Chief Washington Correspondent
President Trump and the Chaldean archbishop of Erbil in Iraqi Kurdistan, Monsignor Bashar Warda (Photos: Alex Brandon/AP, Filippo Monteforte/AFP/Getty Images)
WASHINGTON — A senior Iraqi Catholic leader is urgently pleading with President Trump to provide millions of dollars in aid to rebuild thousands of Christian homes destroyed in the war with the so-called Islamic State, saying the survival of that religious minority may be at stake.
“We need more than words, it’s time for action,“ the Chaldean archbishop of Erbil, Bashar Warda, told Yahoo News in an interview Monday conducted in a hotel in Washington, D.C.
Asked what he would say if he could meet face to face with Trump or Vice President Mike Pence, Warda replied: “We need your help now, not tomorrow, not to think about it, not to consult your adviser — with all my respect.”
Warda said the homes of 14,000 Christian families in Nineveh province were damaged or destroyed during the years of conflict against the Islamic State, also known as ISIS, and that he hopes to gather about $262 million in aid to rebuild them as well as to restore vital infrastructure — like roads, electricity and water. He said he has looked overseas for help, because: “The Iraqi government had said … that we don’t have money” for the effort. The final tally of destroyed residences is likely to be higher because church authorities have not yet gained access to the major Iraqi city of Mosul. In all, an estimated 100,000 Iraqi Christians left Nineveh, most of them finding refuge in Kurdish enclaves like Erbil, where the archdiocese has played a central role in feeding, clothing and housing them.
Trump promised during the 2016 campaign to help Christians persecuted in the Middle East. His team has repeated the finding of the Obama administration that ISIS violence against Christians amounted to genocide.
But at an Oct. 3 House Foreign Affairs Subcommittee hearing, Stephen Rasche, legal counsel and director of internationally displaced persons in Warda’s archdiocese, testified: “I regret to say that we have still yet to receive any form of meaningful aid from the U.S. government.”

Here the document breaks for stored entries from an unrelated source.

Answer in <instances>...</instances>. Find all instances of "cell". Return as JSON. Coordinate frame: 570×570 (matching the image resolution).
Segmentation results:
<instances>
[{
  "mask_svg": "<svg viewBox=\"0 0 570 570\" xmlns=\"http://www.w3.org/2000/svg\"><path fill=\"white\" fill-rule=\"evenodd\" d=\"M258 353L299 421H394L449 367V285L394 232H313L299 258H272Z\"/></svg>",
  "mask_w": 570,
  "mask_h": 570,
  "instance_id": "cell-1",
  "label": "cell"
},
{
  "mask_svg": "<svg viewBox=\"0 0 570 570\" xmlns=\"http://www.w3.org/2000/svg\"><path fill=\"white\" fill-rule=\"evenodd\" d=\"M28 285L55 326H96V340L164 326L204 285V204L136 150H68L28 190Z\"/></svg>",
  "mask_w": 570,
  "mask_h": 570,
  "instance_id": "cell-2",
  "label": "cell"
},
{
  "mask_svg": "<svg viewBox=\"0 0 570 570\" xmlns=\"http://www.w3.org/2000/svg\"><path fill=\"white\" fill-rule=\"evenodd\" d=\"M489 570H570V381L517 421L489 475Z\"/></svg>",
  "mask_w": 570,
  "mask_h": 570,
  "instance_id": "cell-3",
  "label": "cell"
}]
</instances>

Rasche singled out career officials, rather than Trump aides, for blame. “While we have found the political appointees much more willing to help us since January, the fact is that even after the better part of a year, they have been unable to move the bureaucracy to take meaningful action,” he said.
Iraqi Christians have complained that international aid efforts put a priority on helping those in the greatest need and that, despite the finding of genocide, do not target religious communities. They would prefer that money to rebuild their communities be channeled through local nongovernmental organizations, notably the Nineveh Reconstruction Committee, which groups together Nineveh’s various Christian churches.
On Oct. 25, their efforts got a boost when Vice President Mike Pence gave a speech to Christian leaders in Washington in which he announced that Trump had ordered the State Department “to stop funding ineffective relief efforts at the United Nations” and instead “provide support directly to persecuted communities through USAID,” the U.S. Agency for International Development.
But the money has not flowed in, leaving the return of Christian families to their homes in doubt. And with Iraq’s Christian population already at a low ebb — an estimated 300,000 prior to the war with ISIS, with unreliable figures today — the country may be at what Rasche in October called “a critical historical inflection point” that will decide whether the Christian community survives in Iraq.
“The delay is not helping us,” Warda said.